Three months after the murder, the father and daughter rented a car and drove for Mexico. Texas troopers arrested them 20 miles before the border.

Cellphone signals placed the Smiths in Druid Hill Park for about 15 minutes at the time of the murder. In his interviews with detectives, Keith Smith went over the deadly night in exacting detail; he made no mention of a detour in the park.

Investigators reviewed footage from 30 surveillance cameras along the Smiths’ supposed route that night.

“The defendant’s vehicle and panhandlers are nowhere to be found,” Hanna told the jury. “There’s no panhandlers; it was all made up.”

Crime scene technicians found blood spattered inside the window where Jacquelyn sat. But Keith claimed she rolled down her window to hand the money.

The prosecutor’s key witness, Valeria, testified against her father. She told the jury he drove them into the park with Jacquelyn dozing in the front passenger seat and stabbed her. “He waited until she was defenseless to take her life,” said Hanna, the prosecutor.

Afterward, Keith Smith coached his daughter on what they would tell police.

“The story was supposed to be it was a homeless person, or two homeless people, that had a baby, and Mrs. Jacquelyn was supposed to feel sorry for them,” Valeria told the jury. “When she gave them the money, they stabbed her.”

Keith Smith declined to testify at trial. His attorney did not present a defense case. Natalie Finegar, his attorney, told the jury that inconsistencies in Keith Smith’s story don’t prove he killed his wife. She told jurors they can’t trust Valeria.

The daughter struck a deal with prosecutors to plead guilty to acting as an accessory after her stepmother’s murder and to testify against her father in exchange for five years in prison. Her crime usually brings a maximum 10 years.

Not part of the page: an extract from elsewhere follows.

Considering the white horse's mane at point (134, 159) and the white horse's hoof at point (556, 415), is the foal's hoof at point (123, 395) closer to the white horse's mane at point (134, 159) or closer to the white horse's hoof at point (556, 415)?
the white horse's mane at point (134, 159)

She’s scheduled to be sentenced Monday and could be released on parole.

“Show me anything in this case other than her [Valeria’s] word,” Finegar told the jury.

As an alternate juror, Clifton Spencer listened to all the evidence and arguments but was dismissed before deliberations. He said he would have been persuaded to find Smith guilty based on the 15 unexplained minutes in Druid Hill Park.

Smith placed calls to travel agents trying to book one-way flights to Cuba, the Virgin Islands or Canada, but he didn’t have a passport.

“Him taking the time to make those calls to the travel agency, that’s another red flag,” the alternate juror said.